Millet İttifakı, 'tek adam rejiminden çıkış, parlamenter sisteme dönüş' söylemini kullanıyor. Lakin radikal bir demokrasi ve parlamenter sisteme dönüş planı olmadığı, halkın buna aktif desteğinin alınmadığı, iktidarı vermemekte direnecek AKP karşısında kararlı ve dik durulmadığı sürece beklenen sonuç alınamayacaktır.

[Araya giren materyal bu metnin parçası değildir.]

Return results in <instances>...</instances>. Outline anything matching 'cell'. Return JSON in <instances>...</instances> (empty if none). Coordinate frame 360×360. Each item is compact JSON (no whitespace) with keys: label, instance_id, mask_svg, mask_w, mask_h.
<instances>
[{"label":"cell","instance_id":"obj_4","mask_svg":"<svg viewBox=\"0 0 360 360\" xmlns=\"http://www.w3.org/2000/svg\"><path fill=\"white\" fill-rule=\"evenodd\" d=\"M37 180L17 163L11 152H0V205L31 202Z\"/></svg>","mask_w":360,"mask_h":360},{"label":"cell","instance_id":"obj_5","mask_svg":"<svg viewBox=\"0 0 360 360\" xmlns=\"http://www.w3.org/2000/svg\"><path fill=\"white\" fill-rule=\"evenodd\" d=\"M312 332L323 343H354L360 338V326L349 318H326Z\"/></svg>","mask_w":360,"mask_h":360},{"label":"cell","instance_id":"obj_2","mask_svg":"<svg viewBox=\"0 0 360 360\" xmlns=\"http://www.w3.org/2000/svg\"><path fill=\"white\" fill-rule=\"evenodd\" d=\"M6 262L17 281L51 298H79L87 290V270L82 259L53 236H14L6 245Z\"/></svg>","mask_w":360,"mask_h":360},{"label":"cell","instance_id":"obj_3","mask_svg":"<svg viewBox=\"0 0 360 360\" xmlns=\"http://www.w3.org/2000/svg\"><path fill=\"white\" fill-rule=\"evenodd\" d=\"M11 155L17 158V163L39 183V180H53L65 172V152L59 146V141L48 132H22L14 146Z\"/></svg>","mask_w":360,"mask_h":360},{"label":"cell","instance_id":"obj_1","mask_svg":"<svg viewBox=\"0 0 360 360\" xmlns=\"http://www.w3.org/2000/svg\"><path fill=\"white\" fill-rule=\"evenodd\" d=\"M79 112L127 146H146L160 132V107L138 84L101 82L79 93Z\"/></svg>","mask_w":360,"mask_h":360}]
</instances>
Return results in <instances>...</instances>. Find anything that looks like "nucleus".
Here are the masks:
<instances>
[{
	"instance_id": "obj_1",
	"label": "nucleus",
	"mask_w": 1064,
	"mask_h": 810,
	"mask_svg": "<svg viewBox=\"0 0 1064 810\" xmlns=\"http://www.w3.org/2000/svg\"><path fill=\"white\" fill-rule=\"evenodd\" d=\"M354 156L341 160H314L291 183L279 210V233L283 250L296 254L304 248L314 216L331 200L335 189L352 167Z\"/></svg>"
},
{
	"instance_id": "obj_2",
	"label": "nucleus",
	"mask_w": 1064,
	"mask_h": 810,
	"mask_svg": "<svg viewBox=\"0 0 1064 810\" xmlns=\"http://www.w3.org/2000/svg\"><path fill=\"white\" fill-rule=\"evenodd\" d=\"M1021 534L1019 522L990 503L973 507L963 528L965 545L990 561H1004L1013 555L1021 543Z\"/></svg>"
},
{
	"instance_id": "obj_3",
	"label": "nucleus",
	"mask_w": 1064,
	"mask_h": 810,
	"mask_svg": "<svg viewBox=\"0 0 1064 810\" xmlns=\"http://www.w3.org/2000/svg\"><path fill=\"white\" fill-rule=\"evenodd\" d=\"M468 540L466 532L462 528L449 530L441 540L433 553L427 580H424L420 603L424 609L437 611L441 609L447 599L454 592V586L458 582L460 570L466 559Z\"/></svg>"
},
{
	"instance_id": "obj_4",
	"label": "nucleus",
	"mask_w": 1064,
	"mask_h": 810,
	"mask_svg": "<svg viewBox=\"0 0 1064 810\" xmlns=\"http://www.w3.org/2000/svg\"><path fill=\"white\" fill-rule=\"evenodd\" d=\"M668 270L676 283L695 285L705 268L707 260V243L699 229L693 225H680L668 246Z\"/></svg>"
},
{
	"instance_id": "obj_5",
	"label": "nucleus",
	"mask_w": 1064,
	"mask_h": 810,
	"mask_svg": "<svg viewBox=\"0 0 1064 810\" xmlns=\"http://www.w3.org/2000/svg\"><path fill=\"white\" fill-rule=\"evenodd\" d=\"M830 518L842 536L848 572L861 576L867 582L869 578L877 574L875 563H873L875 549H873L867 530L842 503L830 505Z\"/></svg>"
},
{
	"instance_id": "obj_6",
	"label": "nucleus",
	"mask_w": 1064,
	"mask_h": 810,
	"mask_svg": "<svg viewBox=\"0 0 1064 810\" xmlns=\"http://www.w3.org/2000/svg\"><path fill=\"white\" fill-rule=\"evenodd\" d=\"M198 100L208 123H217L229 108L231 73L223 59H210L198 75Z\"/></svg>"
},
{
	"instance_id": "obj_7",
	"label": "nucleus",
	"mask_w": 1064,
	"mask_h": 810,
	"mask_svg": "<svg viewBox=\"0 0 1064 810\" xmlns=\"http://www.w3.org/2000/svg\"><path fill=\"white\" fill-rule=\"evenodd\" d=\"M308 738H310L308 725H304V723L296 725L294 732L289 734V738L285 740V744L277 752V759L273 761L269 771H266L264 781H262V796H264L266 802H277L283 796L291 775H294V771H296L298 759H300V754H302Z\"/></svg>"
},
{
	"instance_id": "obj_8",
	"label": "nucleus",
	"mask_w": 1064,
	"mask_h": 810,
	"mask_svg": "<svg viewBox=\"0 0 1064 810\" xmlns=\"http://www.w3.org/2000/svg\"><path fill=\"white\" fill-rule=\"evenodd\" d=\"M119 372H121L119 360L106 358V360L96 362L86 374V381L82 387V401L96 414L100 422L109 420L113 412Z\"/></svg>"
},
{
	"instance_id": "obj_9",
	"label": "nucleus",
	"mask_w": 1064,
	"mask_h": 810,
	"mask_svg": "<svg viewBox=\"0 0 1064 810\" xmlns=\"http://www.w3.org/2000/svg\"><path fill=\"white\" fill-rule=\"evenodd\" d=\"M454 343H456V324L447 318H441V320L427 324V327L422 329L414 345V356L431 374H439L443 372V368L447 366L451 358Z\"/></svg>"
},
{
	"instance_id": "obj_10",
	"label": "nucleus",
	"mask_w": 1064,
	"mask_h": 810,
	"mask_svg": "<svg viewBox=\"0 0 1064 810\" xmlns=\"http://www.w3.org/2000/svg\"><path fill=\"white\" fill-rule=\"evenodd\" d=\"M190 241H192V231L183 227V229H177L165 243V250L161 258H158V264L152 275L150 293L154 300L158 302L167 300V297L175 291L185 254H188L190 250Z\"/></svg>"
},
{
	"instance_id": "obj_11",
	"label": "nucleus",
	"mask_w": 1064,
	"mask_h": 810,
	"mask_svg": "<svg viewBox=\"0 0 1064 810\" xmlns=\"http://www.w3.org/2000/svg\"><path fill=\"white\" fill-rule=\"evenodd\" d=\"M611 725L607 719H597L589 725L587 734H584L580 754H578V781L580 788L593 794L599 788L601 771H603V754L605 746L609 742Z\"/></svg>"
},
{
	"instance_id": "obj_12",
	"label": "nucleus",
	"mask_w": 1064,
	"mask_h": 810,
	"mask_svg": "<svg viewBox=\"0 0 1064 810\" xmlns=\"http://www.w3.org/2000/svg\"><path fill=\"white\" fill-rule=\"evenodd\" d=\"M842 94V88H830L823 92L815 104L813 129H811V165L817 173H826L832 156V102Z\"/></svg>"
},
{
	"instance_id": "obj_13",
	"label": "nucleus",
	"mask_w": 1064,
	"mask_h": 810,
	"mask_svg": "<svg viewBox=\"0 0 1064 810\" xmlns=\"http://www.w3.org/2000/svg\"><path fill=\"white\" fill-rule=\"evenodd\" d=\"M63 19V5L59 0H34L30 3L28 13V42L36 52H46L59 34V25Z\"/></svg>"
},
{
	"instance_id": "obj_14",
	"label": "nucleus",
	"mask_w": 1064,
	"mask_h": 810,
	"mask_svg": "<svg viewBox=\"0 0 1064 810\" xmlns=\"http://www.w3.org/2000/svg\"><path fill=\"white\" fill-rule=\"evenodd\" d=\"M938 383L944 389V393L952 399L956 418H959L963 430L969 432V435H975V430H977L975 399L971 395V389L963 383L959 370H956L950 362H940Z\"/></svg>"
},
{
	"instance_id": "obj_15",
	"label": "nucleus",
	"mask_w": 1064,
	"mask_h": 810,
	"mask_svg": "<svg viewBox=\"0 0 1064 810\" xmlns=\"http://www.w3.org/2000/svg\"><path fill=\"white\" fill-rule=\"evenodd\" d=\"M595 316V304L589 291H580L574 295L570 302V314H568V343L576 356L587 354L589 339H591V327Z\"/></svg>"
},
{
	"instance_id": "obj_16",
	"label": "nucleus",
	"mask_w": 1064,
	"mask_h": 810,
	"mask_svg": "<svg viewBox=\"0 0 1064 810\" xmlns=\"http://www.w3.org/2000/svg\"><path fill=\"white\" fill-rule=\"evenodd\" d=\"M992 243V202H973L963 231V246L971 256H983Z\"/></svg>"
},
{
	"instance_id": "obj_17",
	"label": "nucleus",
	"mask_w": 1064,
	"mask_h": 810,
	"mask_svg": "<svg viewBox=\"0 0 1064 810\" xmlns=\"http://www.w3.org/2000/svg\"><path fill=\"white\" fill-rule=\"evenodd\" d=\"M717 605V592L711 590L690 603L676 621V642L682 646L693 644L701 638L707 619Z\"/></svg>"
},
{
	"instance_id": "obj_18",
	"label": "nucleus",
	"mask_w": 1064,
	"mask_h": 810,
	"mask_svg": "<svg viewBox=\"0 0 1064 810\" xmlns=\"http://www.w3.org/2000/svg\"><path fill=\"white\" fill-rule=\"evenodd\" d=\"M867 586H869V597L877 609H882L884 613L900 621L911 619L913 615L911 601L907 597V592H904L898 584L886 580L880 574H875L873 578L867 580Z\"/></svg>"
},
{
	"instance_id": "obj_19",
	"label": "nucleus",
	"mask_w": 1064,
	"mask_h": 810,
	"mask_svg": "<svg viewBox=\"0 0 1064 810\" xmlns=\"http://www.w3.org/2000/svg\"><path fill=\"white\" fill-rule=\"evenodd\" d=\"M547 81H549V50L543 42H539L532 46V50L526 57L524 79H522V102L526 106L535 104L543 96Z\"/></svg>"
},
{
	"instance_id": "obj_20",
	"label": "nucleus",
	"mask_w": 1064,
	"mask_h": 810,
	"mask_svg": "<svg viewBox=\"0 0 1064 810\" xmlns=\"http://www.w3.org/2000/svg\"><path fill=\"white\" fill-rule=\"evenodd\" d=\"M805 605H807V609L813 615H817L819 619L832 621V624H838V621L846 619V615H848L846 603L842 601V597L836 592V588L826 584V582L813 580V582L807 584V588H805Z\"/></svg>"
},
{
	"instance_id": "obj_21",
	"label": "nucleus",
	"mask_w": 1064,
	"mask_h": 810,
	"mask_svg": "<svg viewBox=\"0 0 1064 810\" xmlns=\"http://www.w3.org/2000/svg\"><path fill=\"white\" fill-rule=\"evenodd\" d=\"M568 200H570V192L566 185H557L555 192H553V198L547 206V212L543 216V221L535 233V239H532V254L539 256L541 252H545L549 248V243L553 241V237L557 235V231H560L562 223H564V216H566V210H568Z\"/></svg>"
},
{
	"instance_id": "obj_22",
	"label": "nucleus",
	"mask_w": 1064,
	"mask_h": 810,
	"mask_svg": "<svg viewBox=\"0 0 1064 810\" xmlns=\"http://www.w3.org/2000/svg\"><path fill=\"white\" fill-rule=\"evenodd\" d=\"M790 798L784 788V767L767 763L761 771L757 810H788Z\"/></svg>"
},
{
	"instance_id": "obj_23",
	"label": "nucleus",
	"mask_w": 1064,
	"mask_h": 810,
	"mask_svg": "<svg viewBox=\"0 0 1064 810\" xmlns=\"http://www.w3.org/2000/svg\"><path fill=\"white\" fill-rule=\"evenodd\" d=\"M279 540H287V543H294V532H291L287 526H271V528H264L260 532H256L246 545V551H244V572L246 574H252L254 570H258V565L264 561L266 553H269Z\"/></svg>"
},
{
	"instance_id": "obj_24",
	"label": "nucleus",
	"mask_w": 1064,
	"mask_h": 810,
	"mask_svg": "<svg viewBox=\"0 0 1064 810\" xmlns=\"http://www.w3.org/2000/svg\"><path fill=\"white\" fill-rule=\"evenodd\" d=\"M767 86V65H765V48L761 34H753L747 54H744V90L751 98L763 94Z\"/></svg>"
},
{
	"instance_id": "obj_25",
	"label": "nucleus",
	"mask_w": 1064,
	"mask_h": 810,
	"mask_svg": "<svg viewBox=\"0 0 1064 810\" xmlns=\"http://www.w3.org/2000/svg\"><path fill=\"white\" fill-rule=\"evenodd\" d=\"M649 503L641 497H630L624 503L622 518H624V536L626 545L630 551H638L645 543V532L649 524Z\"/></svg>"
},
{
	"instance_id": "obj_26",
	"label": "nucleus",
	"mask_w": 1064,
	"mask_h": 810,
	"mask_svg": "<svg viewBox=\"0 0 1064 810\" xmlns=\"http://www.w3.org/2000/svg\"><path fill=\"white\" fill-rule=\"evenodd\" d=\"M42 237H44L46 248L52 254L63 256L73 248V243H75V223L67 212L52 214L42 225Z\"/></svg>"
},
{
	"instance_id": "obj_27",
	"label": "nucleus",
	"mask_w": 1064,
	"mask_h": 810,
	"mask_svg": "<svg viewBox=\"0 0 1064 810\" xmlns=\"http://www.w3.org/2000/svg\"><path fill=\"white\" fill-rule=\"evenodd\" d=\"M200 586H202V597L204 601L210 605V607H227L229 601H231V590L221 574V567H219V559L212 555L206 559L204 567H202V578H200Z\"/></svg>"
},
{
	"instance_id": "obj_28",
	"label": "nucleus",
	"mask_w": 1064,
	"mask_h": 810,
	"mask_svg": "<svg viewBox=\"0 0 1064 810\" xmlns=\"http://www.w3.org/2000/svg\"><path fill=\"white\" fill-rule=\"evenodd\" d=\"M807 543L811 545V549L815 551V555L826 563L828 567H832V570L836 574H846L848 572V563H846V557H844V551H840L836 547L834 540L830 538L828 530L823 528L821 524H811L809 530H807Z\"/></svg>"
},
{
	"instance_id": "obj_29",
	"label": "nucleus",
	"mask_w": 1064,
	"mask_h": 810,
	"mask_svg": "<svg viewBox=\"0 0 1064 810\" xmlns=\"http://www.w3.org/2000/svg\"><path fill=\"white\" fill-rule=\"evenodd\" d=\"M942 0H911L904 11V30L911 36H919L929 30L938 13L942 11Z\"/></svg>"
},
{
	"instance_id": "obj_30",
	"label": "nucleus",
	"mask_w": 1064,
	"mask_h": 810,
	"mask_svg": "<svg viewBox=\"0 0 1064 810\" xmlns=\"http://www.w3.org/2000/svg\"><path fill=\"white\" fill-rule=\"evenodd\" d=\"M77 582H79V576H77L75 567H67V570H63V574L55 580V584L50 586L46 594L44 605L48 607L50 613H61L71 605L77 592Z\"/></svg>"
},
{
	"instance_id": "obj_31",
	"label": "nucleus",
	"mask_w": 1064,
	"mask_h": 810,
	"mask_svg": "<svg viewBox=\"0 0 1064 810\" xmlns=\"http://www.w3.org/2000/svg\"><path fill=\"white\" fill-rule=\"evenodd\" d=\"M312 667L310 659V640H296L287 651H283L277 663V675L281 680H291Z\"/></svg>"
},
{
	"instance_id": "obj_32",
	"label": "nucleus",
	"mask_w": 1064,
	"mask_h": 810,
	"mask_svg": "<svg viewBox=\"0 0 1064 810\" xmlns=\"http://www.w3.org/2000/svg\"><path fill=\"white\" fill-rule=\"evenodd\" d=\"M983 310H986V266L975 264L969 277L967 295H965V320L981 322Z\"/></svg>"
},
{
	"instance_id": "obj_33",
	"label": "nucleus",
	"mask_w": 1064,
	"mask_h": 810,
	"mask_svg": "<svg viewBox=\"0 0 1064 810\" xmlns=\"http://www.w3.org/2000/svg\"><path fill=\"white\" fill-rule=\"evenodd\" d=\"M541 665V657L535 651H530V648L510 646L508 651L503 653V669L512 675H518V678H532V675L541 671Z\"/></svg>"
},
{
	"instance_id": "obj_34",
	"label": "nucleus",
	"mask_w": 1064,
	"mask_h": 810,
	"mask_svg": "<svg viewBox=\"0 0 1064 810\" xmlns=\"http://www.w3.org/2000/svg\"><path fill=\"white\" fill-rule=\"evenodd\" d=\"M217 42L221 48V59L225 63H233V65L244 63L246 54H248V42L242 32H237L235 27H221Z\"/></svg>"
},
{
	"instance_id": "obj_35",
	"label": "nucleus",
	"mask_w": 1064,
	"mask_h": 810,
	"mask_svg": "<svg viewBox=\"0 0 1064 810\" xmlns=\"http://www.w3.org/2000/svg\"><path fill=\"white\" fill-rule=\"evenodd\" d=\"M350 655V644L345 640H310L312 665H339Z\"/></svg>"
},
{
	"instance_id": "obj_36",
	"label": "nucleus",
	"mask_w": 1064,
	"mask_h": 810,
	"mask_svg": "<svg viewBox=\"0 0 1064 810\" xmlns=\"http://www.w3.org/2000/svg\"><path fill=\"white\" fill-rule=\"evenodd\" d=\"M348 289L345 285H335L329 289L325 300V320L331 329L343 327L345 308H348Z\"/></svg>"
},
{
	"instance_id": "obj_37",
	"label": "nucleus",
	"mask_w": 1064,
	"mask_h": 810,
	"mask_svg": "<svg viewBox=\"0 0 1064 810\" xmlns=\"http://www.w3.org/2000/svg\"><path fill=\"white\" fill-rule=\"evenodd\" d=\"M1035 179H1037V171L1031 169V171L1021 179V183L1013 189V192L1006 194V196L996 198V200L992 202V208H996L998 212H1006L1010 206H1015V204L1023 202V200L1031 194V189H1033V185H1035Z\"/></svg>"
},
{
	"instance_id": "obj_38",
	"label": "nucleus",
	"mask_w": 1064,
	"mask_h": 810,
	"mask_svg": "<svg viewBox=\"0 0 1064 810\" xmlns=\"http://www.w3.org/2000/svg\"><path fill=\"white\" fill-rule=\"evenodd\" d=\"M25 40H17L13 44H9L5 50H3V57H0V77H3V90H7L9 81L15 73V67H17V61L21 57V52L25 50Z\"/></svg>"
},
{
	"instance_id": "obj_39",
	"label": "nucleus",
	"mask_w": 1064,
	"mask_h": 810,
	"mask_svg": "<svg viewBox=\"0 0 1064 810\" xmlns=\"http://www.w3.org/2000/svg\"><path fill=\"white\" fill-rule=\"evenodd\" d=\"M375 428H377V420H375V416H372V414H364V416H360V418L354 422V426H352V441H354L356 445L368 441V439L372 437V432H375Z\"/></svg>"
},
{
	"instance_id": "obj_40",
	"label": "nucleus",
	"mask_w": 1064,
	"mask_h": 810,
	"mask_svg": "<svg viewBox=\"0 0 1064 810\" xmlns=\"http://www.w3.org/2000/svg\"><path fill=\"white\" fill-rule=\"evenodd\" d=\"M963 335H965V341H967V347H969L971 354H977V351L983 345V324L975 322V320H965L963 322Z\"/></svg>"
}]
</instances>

Kürt sorunuyla birlikte ele alınmadıkça, Türkiye'de arzulanan demokratik düzen meselesi yarım yamalak gerçekleşir, ancak tatmin edici olmaz. Muhalefet ya bu gerçeği idrak etmiyor yahut devamlı öteleyerek aslında kendini oyalıyor. Kürt kamuoyu da bu gerçeğin farkındadır. Kimseden saklımız gizlimiz yok bu hususta. Newroz 2022'deki kitlesel kutlamalarda görüldü ki; bütün o baskı, tutuklama ve kuşatmaya rağmen Kürt halkı kendi meselesine güçlü biçimde sahip çıkıyor. Millet İttifakı'nın bu dinamiğin önemini iyi değerlendirmesinde yarar var.

Kürtler olmadan, Millet İttifakı'nın seçimleri kazanamayacağı açıktır. 5 Bu dinamik salt sandığa gitmek için değil, mevcut iktidar sonrasında hayatın her alanına aktif katkıda bulunmak için de gereklidir."